7.6 L’optimisation de la plasticité cérébrale chez les amputés en physiothérapie

7.6.1 L’évaluation de la plasticité cérébrale chez la clientèle amputée

Le concept de réorganisation corticale s’établit de plus en plus grâce aux techniques d’imagerie, entre autres, par résonnance magnétique dans le domaine de la recherche(86). La plasticité chez la clientèle amputée est évaluée avec la TMS(63, 70, 78, 83, 87). Elle a été démontrée fiable à court terme pour former des cartes corticales chez la clientèle amputée(88). Il y a ensuite la tomographie(70, 89), l’imagerie par résonnance magnétique(IRM) fonctionnelle ou non(37, 66, 67, 71, 72, 79, 80, 84, 90), le

Near Infrared Spectroscopy (NIRS) (91) et l’électroencéphalogramme(85, 91). La NIRS

est une modalité plus récente et utile pour attester des adaptations anatomiques en lien avec la désafférentation et la douleur(42). Le mouvement fantôme, peut être vu avec l’activité des muscles restants au bout du moignon avec l’EMG de surface combinée à la TMS pour vérifier la représentation corticale du muscle testé(24, 63) ou à l’aide de signal BOLD au fIRM(72). Actuellement en clinique la prise en charge d’un patient amputé suit un protocole. Notamment, au département Amputés de l’Institut de réadaptation Gingras-Lindsay de Montréal (IRGLM), l’évaluation subjective inclut un questionnaire distinguant bien douleur, sensations fantômes et douleur au moignon, lesquels sont tous cotés sur l’échelle visuelle analogue. Aucun autre test objectif n’est fait pour quantifier ce qui est rapporté subjectivement (D. Petitclerc, communication personnelle, 2-11-2017).

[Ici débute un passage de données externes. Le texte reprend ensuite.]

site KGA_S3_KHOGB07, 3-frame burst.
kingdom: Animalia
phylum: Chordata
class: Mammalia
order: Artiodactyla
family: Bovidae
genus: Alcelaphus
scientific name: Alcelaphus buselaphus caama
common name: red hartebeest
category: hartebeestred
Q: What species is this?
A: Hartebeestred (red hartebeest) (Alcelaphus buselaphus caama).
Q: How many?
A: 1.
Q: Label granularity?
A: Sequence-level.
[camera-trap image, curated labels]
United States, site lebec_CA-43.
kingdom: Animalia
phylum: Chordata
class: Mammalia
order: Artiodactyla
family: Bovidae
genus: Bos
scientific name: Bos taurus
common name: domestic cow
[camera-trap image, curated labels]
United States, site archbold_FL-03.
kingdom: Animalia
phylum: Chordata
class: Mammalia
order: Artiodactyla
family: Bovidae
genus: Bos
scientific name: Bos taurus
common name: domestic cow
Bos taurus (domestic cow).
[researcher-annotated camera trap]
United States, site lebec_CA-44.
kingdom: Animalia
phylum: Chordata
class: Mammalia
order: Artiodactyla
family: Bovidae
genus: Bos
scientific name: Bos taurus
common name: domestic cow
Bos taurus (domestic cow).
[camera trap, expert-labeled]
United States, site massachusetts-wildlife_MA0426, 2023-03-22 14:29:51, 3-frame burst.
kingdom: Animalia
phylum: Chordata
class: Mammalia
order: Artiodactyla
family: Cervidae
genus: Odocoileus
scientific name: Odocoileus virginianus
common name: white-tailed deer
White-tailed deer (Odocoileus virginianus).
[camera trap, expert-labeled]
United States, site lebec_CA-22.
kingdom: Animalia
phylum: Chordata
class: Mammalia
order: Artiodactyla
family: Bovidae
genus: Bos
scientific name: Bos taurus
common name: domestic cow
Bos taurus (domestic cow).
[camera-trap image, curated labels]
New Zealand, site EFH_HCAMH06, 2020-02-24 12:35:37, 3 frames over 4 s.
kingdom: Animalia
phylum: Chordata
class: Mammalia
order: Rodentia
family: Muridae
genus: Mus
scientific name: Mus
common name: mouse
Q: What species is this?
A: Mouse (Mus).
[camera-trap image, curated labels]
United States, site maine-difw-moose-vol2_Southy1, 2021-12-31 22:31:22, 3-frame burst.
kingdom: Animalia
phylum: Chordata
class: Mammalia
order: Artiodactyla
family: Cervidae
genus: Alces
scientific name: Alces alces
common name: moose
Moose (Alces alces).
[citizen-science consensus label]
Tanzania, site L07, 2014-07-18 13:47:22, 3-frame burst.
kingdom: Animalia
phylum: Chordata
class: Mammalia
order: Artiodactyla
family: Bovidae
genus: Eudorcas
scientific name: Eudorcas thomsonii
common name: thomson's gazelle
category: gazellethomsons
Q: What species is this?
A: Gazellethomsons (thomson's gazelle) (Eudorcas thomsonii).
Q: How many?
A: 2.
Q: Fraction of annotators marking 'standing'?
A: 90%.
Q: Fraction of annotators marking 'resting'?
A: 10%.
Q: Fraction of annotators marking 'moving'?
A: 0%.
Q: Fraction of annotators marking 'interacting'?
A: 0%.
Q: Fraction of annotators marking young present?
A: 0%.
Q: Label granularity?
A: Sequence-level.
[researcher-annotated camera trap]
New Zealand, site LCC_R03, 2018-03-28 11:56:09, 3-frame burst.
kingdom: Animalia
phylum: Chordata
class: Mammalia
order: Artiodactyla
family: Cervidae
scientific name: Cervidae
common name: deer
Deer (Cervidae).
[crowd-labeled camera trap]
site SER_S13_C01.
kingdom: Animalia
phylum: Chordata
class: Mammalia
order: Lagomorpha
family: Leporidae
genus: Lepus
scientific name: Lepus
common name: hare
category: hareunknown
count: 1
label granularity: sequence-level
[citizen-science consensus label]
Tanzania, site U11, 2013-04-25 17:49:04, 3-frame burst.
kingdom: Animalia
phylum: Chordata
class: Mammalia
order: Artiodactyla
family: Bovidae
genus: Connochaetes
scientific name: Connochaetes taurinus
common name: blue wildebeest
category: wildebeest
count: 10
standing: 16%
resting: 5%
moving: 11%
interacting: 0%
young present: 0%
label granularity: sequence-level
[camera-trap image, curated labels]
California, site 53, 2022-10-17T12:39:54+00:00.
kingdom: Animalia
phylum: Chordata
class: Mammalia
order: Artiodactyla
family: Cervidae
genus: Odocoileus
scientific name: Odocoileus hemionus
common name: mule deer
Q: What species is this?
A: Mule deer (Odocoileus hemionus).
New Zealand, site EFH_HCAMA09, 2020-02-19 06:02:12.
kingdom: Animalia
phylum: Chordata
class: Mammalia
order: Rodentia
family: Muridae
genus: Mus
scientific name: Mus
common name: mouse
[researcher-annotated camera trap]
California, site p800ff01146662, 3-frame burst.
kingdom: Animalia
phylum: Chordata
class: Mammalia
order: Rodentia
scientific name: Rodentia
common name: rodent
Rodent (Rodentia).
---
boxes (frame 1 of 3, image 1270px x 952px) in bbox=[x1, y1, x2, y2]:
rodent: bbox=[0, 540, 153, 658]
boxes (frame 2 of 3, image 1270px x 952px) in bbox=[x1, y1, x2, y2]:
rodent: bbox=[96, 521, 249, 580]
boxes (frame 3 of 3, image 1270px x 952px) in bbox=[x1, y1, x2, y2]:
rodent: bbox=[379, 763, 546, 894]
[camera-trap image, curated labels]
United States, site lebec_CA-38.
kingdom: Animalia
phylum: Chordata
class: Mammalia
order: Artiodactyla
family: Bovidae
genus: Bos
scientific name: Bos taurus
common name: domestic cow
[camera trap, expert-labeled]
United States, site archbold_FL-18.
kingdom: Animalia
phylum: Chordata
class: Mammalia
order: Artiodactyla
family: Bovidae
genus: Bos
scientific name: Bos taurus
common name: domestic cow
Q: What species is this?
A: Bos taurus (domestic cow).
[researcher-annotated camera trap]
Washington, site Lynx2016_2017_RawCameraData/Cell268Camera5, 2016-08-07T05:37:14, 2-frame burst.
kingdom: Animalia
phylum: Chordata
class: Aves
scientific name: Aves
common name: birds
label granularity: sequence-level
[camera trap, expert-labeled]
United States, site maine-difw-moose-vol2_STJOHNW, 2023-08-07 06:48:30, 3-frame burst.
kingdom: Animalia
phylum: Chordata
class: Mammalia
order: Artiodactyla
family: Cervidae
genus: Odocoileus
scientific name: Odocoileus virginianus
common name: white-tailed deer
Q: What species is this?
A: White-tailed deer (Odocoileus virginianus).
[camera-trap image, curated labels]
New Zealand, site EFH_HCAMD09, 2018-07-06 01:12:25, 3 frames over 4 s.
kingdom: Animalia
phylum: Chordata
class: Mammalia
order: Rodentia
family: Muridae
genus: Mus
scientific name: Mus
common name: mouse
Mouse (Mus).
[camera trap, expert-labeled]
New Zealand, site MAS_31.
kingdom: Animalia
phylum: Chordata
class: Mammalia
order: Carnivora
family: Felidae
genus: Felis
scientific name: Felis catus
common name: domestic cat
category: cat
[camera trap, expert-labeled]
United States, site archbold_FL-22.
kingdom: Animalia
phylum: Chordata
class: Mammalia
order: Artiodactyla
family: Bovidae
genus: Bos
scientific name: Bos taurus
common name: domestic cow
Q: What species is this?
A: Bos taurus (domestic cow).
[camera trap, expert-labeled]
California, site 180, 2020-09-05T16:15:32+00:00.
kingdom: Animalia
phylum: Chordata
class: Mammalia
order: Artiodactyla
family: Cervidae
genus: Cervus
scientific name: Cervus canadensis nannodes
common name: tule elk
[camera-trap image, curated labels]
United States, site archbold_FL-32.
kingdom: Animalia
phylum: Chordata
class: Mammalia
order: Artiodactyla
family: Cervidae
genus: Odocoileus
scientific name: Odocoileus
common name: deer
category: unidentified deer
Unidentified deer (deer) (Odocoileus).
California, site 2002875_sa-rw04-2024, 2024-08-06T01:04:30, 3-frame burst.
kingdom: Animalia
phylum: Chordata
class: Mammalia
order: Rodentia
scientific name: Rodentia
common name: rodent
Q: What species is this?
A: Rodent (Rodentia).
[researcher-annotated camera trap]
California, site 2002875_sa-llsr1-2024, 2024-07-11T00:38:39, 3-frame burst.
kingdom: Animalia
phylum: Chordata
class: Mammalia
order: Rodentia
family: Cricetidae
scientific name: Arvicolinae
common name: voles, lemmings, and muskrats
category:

7.6.2 Les approches en physiothérapie influençant la réorganisation corticale

Les physiothérapeutes œuvrant avec la clientèle amputée utilisent déjà des modalités qui ont un impact indirect sur la neuroplasticité, tel que démontré dans le texte suivant. L’entraînement moteur et prothétique, l’imagerie mentale, la relaxation et la thérapie miroir sont toutes des modalités utilisées en clinique (D. Petitclerc, communication personnelle, 2-11-2017) et diminuant la plasticité maladaptive. Toutefois, les effets neuroplastiques ne sont pas la raison première de leur utilisation. Elles sont utilisées pour leurs effets de diminution de douleur fantôme et d’augmentation de mouvement fantôme, améliorant l’appareillage (D. Petitclerc, communication personnelle, 2-11-2017).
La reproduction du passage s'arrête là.